On connaissait déjà MBS, le prince saoudien. Désormais, nous avons EBS, notre nouvelle conseillère fédérale Elisabeth Baume-Schneider.

Les Jurassiens, quel que soit leur bord politique, ont exulté de joie à l’annonce de l’élection de leur première compatriote à l’exécutif fédéral, rappelant ainsi que l’appartenance à un canton est plus forte que l’appartenance partisane.

Ceux qui ont eu bien de la peine à dissimuler leur désappointement, en revanche, ce sont les principaux éditorialistes de la grande presse. Eux qui à longueur d’année nous parlent avec passion des minorités, du respect de leurs droits, de l’importance de leur représentation, de la justesse de leurs revendications, découvrent aujourd’hui un Conseil fédéral dominé par deux minorités… qui ne les passionnent guère.

Pour ce qui concerne la minorité romande, ou latine, les journalistes romands, bien sûr, ne la boudent pas (du moins lorsqu’elle se montre ouverte sur le monde et progressiste) et ce sont donc leurs confrères alémaniques qui, après le 7 décembre, ont laissé libre cours à leur agacement. Ce n’est pas très sympa de leur part, mais c’est de bonne guerre.

Reste la minorité «non urbaine», et là, tout le monde ou presque semble trouver problématique que la Suisse puisse être dirigée par des ploucs qui – fussent-ils inscrits au Parti socialiste – ne connaissent rien à l’admirable modernité des grandes villes. La population de la campagne ne forme pas une minorité très fascinante aux yeux de journalistes qui craignent un peu ces gens trop lents, trop calmes, trop ancrés dans la terre et pas assez versés dans les abstractions intellectuelles. Quand on rédige des articles depuis de grands buildings, la campagne représente surtout un concept théorique: des zones à protéger dans des plans d’aménagement, des surfaces d’assolement, des statistiques sur le mitage. Et, bien sûr, des zones de détente pour citadins stressés qui y viennent à vélo pour soigner leur éco-anxiété, ou avec leur SUV tout propre et bardé d’électronique pour y faire provision de légumes bio.

De fait, si les origines campagnardes apparaissent très présentes au sein du nouveau Conseil fédéral, on peut se demander si elles ne sont pas sous-représentées parmi les commentateurs de presse.

▸ **CONSIGNE**
Dans l'extrait sur l'élection d'Elisabeth Baume-Schneider, recopiez le passage qui commence par "Ceux qui ont" et s'arrête après "les passionnent guère.", en substituant "chroniqueurs" à "éditorialistes". Les entrées présentées ci-après proviennent d'une autre source.

▸ **DOCUMENTS FOURNIS**
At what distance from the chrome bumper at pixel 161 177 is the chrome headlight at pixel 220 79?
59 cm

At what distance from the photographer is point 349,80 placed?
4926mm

* * *

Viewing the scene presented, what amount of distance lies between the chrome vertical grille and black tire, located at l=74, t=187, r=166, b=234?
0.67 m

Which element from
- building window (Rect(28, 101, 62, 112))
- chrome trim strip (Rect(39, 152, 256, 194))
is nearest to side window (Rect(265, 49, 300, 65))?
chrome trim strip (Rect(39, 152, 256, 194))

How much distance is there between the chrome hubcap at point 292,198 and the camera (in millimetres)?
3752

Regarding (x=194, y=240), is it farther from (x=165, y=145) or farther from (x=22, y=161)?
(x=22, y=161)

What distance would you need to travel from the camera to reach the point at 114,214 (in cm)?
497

* * *

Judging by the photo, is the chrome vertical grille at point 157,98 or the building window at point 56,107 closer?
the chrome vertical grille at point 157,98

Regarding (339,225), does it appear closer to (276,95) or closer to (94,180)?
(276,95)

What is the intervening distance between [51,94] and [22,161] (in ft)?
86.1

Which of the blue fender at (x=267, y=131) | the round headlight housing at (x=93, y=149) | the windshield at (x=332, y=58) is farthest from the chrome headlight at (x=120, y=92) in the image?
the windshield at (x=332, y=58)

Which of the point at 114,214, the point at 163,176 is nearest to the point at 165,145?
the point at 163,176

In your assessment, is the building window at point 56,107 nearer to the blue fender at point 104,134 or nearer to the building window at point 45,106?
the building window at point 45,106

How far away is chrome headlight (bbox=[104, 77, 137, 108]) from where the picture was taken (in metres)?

▸ **RÉPONSE**
Ceux qui ont eu bien de la peine à dissimuler leur désappointement, en revanche, ce sont les principaux chroniqueurs de la grande presse. Eux qui à longueur d’année nous parlent avec passion des minorités, du respect de leurs droits, de l’importance de leur représentation, de la justesse de leurs revendications, découvrent aujourd’hui un Conseil fédéral dominé par deux minorités… qui ne les passionnent guère.